Search code examples
rcopy-pastefile-manipulation

Copying specific files from multiple sub-directories into a single folder in R


Assuming I have 3 folders with a large number of files in each, I want to select only a few files from each sub-directory and paste only those files into a new folder. Let's call the 3 folders:

  • desktop/dir/sub_11s_gi01_ab
  • desktop/dir/sub_11f_gi01_b
  • desktop/dir/sub_12s_gi02_ms

The files that need to be copied have the extension ".wang.tax.sum"

All of the other files cannot be copied and then deleted because it would take days.

From other questions, I can combine all the files into a list and copy all of them but I don't know how to copy only the files that end with .wang.tax.sum
I can use the grep function to get a list of the files that I want to transfer, but not sure how to copy that list of files in their sub-directories to a new folder.
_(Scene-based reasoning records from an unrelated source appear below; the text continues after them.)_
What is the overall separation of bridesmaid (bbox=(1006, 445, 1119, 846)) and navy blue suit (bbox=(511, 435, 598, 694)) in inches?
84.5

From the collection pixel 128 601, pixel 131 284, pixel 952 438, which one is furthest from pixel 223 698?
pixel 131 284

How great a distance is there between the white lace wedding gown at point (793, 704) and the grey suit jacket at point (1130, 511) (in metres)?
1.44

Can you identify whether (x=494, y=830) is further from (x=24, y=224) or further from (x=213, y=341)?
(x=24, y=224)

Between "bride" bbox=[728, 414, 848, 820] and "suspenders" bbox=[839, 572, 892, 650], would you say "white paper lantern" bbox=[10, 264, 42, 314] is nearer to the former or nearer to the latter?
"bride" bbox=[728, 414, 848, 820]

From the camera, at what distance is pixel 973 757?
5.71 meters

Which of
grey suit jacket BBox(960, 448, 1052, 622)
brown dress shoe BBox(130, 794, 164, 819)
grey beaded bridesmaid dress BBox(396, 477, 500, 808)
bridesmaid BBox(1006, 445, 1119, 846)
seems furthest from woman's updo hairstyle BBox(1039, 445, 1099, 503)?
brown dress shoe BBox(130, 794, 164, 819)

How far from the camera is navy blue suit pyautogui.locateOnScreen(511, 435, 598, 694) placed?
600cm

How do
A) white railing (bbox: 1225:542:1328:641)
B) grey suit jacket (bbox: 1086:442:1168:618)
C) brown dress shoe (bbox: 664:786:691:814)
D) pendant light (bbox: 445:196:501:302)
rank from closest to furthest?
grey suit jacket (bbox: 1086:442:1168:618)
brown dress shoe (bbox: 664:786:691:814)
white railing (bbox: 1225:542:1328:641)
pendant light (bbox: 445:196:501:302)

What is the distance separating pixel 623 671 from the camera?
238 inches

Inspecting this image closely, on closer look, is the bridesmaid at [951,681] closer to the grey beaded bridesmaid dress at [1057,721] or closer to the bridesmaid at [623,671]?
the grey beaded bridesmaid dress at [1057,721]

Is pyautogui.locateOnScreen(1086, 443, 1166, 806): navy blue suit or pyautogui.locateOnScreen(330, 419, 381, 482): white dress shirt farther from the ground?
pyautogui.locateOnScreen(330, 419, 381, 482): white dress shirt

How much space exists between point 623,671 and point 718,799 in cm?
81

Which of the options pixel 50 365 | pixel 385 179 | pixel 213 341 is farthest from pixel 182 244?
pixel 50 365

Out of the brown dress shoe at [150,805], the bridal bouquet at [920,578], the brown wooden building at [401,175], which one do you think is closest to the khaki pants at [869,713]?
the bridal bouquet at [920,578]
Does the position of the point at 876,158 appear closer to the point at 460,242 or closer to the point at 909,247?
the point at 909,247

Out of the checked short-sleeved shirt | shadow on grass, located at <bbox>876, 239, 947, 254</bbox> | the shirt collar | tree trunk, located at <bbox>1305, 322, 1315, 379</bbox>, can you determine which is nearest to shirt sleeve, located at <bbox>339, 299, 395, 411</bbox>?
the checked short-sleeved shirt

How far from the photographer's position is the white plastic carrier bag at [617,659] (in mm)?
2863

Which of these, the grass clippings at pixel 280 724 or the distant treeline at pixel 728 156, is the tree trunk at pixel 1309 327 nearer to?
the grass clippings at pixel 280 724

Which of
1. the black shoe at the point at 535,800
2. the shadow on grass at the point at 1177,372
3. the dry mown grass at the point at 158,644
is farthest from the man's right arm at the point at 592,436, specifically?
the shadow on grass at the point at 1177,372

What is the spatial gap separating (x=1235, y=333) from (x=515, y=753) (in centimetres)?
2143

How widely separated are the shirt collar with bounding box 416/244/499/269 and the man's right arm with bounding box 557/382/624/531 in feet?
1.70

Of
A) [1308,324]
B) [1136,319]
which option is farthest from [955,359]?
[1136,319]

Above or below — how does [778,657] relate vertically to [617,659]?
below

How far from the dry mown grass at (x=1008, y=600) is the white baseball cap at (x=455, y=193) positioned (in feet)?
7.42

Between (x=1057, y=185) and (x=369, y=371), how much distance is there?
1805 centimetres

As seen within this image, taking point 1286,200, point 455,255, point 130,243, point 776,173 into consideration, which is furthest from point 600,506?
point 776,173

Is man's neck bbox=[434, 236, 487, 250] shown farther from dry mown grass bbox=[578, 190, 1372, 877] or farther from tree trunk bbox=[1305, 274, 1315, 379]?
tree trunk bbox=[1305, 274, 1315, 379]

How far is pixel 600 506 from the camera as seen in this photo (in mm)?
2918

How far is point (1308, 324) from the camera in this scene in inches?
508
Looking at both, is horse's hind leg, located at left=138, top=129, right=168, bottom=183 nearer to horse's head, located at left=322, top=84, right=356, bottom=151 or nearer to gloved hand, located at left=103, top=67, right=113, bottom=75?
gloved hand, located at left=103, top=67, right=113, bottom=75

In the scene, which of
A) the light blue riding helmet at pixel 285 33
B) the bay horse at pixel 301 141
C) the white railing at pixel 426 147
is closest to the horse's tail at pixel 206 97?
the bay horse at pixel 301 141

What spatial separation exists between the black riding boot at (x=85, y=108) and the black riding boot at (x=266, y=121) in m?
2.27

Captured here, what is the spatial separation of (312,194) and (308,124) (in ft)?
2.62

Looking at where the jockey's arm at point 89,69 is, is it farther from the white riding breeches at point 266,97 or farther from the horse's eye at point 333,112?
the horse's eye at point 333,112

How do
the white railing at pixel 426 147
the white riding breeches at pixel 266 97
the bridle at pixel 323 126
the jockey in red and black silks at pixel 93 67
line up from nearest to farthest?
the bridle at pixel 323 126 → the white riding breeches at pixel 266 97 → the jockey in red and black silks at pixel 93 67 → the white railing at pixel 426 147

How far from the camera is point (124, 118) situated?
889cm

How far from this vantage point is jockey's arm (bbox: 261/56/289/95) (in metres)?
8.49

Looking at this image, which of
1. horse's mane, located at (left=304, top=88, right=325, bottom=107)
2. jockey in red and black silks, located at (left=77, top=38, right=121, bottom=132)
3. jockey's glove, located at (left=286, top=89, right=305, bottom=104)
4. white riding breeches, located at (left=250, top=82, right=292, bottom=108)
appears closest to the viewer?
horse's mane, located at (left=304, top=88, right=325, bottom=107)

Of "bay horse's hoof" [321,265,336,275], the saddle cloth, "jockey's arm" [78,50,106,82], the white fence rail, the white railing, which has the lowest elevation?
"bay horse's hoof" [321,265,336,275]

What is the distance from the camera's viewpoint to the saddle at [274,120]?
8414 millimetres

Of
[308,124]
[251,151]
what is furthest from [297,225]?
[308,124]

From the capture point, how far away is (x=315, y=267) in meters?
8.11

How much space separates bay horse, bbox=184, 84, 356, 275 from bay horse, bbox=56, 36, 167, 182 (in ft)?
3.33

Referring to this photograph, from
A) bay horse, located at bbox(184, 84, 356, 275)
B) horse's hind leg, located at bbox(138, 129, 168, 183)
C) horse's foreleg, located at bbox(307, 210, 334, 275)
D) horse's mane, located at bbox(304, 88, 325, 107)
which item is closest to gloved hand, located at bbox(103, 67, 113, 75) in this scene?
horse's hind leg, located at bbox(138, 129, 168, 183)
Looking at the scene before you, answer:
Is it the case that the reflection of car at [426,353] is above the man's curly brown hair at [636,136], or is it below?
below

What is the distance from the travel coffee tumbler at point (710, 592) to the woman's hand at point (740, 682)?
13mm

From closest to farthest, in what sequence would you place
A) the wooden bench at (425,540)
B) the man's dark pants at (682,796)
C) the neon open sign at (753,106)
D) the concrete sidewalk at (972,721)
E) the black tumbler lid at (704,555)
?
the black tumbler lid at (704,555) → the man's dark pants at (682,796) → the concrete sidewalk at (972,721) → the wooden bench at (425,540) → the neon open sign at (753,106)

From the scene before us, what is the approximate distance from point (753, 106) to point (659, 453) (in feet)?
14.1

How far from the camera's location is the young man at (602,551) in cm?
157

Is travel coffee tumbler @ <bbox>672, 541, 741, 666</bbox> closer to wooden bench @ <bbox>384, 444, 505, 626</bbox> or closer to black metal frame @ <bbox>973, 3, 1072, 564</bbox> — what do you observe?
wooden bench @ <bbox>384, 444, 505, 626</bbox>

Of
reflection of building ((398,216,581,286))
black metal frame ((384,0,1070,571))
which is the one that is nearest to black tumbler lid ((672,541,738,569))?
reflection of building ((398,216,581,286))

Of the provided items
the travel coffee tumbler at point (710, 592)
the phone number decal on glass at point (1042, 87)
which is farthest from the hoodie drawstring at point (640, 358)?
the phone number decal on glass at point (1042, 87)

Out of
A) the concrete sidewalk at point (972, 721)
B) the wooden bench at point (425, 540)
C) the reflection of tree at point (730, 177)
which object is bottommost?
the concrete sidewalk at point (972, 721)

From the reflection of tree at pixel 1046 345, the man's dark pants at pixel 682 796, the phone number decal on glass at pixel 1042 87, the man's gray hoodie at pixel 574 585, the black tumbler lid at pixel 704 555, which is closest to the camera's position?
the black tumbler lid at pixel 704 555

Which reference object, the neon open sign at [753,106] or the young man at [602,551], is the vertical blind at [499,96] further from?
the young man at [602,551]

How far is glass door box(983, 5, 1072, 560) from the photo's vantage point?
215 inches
Here's what I have so far, that does not work.

parent.folder <- "C:/Desktop/dir"
my_dirs <- list.files(path = parent.folder, full.names = T, recursive = T, include.dirs = T)

##this does not work##
a <- grep("wang.tax.sum",my_dirs)
my_dirs <- my_dirs[a]

files <- sapply(my_dirs, list.files, full.names = T)

dir.create("taxsum", recursive = T)

for(file in files) {
  file.copy(file, "taxsum")
}

I know that the grep is not working here, but I'm not sure how to create a function that only selects the files I want and copy them to a single folder. I have roughly 50 sub-folders in total each having about 1gb of data, so again, copying all the data and then deleting what I don't want is not an option. Any help is greatly appreciated


Solution

  • parent.folder <- "C:/Desktop/dir"
    files <- list.files(path = parent.folder, full.names = T, recursive = T, include.dirs = T)
    

    After this you need to select the relevant files:

    files <- files[grep("wang\\.tax\\.sum", files)]
    

    (Notice double-escapes before dots: \\. - dot has a special meaning for grep.)

    Or you could do this with pattern argument to list.files in one step:

    files <- list.files(path = parent.folder, full.names = T, recursive = T, include.dirs = T, pattern = "wang\\.tax\\.sum")
    

    Creating new dir:

    dir.create("taxsum", recursive = T)
    

    Now you need to create new filenames:

    newnames <- paste0("taxsum/", gsub("/|:", "_", files))
    # replace "special" characters with underscore
    # so that your file names will be different and contain the 
    # original path
    
    # alternatively, if you know that file names will be different:
    newnames <- paste0("taxsum/", basename(files))
    

    And now you can use mapply to copy (the same can be done with for with a little extra effort):

    mapply(file.copy, from=files, to=newnames)